-- Begin RECORDS FOR THIS TASK --
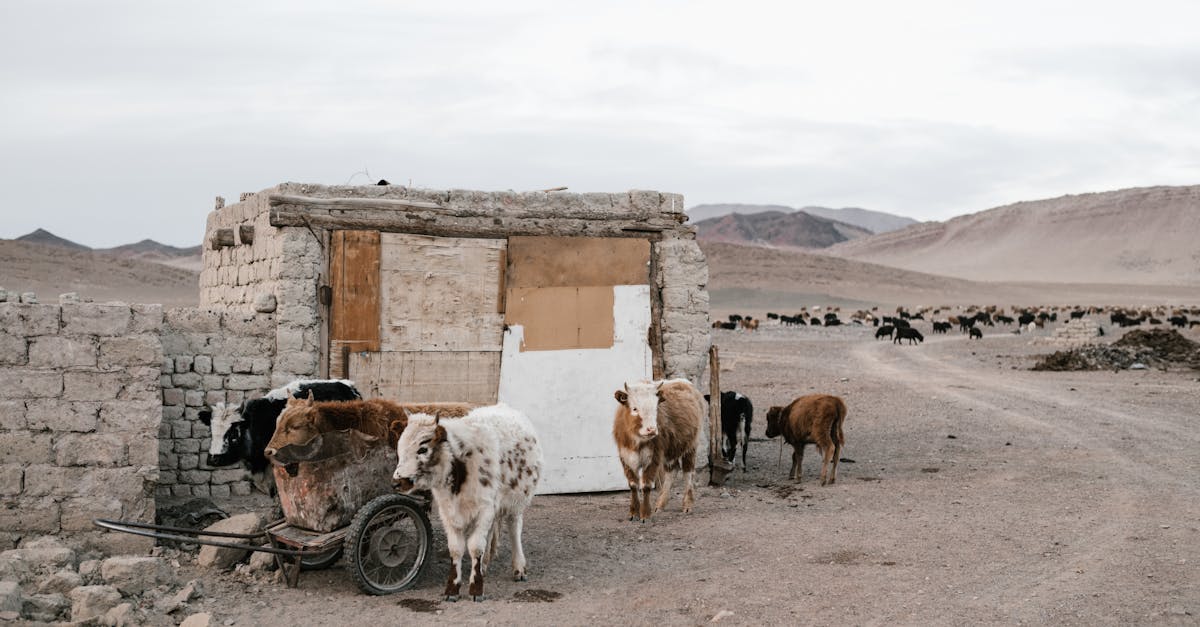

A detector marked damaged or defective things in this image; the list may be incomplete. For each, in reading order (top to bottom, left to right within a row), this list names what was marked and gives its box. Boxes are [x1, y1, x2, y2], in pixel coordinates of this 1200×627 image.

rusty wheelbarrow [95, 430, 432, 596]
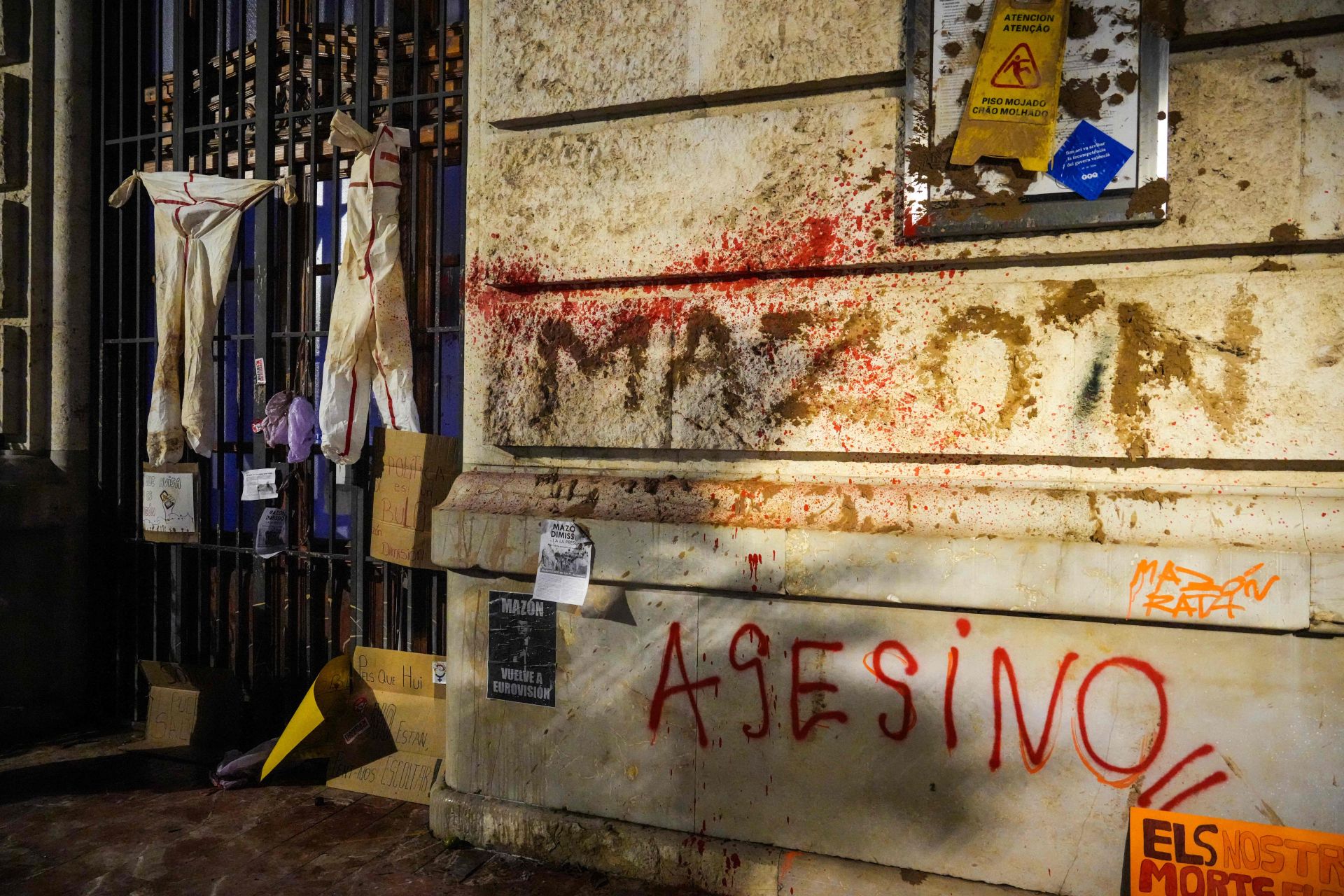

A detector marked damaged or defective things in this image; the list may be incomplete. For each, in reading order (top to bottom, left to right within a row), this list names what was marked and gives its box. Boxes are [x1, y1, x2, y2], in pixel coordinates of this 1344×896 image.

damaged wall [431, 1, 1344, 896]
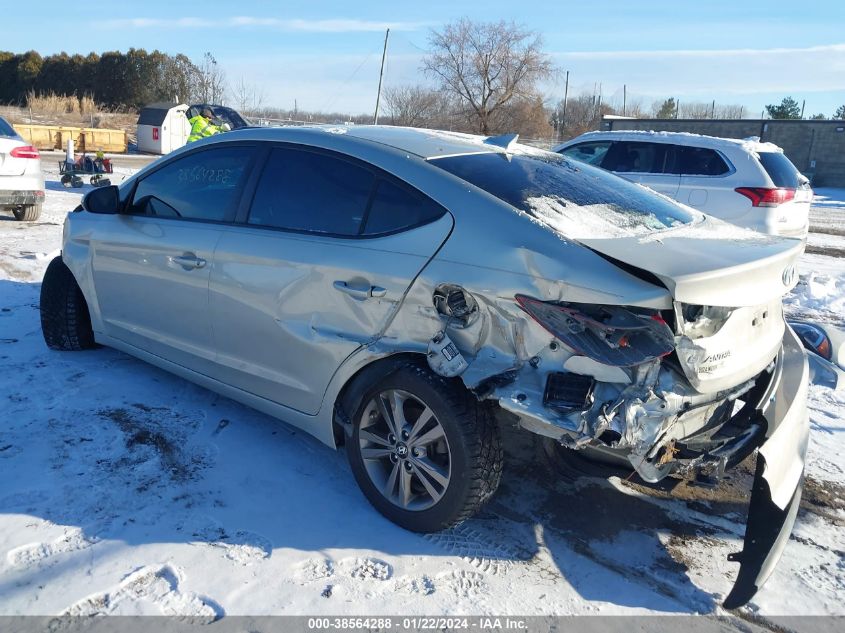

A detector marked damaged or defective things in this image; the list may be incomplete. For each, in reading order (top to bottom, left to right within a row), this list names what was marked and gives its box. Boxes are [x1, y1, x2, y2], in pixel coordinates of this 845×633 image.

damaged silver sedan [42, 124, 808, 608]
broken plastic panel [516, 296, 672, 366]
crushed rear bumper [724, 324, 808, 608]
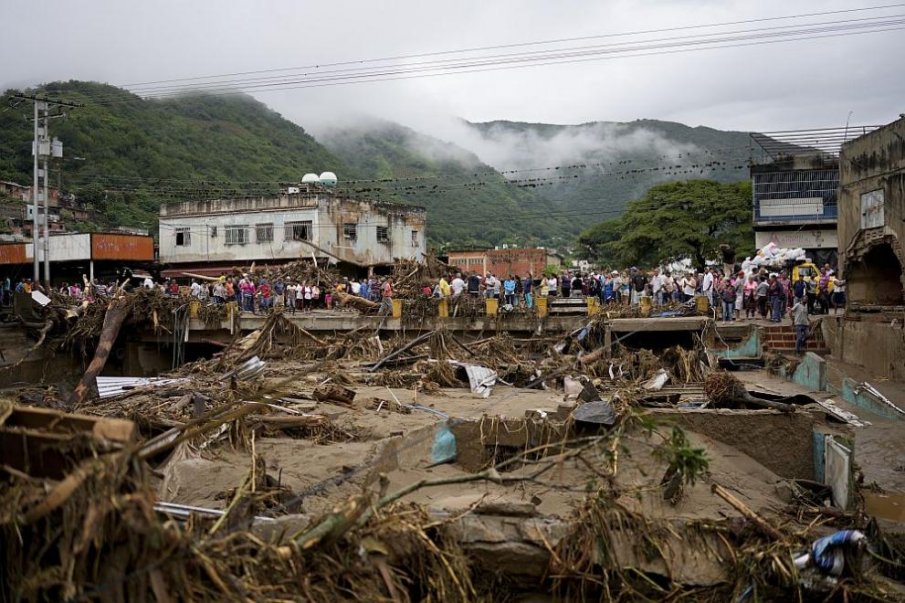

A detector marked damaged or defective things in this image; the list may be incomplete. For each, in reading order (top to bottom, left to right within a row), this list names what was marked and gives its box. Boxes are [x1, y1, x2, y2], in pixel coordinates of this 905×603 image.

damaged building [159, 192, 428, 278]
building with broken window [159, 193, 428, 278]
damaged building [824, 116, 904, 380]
-- End RECORDS FOR THIS TASK --
-- Begin RECORDS FOR THIS TASK --
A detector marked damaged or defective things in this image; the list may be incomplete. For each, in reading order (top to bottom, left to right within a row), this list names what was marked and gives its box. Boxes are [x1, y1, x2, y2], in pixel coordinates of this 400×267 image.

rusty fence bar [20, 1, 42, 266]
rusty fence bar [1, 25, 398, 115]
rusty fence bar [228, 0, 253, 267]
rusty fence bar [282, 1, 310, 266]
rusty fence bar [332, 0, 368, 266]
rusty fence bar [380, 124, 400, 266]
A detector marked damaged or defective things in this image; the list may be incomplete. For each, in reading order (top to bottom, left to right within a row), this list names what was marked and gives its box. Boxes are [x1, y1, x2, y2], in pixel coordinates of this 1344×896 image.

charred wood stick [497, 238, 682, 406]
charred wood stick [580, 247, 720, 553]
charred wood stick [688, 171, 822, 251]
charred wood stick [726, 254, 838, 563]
-- End RECORDS FOR THIS TASK --
-- Begin RECORDS FOR THIS TASK --
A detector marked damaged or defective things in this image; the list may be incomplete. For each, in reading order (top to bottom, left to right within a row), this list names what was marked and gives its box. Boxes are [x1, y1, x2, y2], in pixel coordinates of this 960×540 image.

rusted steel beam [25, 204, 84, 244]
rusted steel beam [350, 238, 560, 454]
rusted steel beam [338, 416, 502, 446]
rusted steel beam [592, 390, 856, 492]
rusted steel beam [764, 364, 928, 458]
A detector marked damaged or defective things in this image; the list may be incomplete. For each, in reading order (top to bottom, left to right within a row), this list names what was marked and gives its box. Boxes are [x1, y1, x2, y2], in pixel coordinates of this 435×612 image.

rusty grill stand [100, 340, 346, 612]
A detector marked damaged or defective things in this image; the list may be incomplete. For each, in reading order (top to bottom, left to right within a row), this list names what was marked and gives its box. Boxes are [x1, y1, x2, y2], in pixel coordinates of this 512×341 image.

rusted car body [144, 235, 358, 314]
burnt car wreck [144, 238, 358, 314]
-- End RECORDS FOR THIS TASK --
■ **AIM OF THE TASK**:
Render the stretch of the listing from the line containing "this 845×633 image." through the line containing "damaged building [824, 116, 904, 380]" as a Markdown table with two columns, Entry and Content. Number each line, and leave out blank lines and pictures.

■ **COMPLETE RESPONSE**:
| Entry | Content |
|---|---|
| 1 | A detector marked damaged or defective things in this image; the list may be incomplete. For each, in reading order (top to bottom, left to right within a row), this list names what was marked and gives its box. Boxes are [x1, y1, x2, y2], in pixel coordinates of this 845×633 image. |
| 2 | damaged silver sedan [42, 124, 808, 608] |
| 3 | broken plastic panel [516, 296, 672, 366] |
| 4 | crushed rear bumper [724, 324, 808, 608] |
| 5 | A detector marked damaged or defective things in this image; the list may be incomplete. For each, in reading order (top to bottom, left to right within a row), this list names what was marked and gives its box. Boxes are [x1, y1, x2, y2], in pixel coordinates of this 905×603 image. |
| 6 | damaged building [159, 192, 428, 278] |
| 7 | building with broken window [159, 193, 428, 278] |
| 8 | damaged building [824, 116, 904, 380] |